STATED PROBLEM 1: Count how many lines of the entries contain the word "seat" and reply with the number alone.

EXTRACT PROVIDED:
##########

The name of this blog, Rainbow Juice, is intentional.
The rainbow signifies unity from diversity. It is holistic. The arch suggests the idea of looking at the over-arching concepts: the big picture. To create a rainbow requires air, fire (the sun) and water (raindrops) and us to see it from the earth.
Juice suggests an extract; hence rainbow juice is extracting the elements from the rainbow, translating them and making them accessible to us. Juice also refreshes us and here it symbolises our nutritional quest for understanding, compassion and enlightenment.

Wednesday 28 January 2015

Watching the Clock

Watching the clock is an old idiom that means that we want something to finish so that we can get on with the rest of our lives.  Usually, what it is that we want to finish is boring, laborious or something we consider to be unfulfilling.

##########

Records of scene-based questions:
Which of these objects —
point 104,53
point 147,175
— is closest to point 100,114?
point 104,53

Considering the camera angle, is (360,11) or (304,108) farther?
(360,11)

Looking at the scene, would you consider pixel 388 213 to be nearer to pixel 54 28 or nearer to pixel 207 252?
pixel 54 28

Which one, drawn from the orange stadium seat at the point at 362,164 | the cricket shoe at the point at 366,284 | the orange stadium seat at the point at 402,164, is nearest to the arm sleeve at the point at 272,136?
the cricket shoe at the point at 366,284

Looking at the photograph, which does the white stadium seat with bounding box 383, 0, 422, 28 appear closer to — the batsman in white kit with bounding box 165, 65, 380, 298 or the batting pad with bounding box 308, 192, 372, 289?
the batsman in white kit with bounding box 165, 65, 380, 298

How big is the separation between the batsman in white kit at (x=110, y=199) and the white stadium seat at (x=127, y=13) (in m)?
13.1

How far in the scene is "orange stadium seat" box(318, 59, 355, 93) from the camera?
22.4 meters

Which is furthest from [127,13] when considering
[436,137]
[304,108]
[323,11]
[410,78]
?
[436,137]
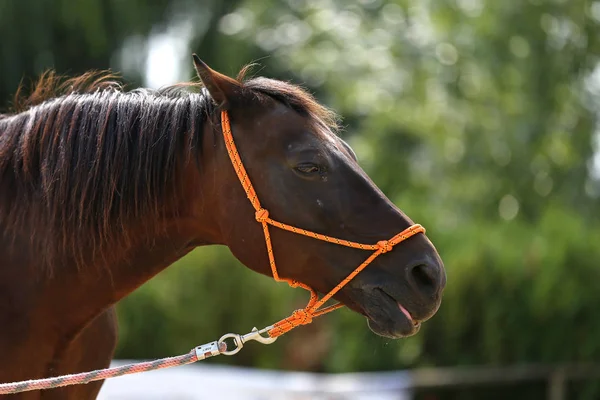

##########

STATED PROBLEM 2: According to the blog page, why does the word "juice" suit the blog's name?

ANSWER 1: 4

ANSWER 2: Juice suggests an extract, so rainbow juice means extracting the elements from the rainbow, translating them and making them accessible. Juice also refreshes, and here it symbolizes the nutritional quest for understanding, compassion and enlightenment.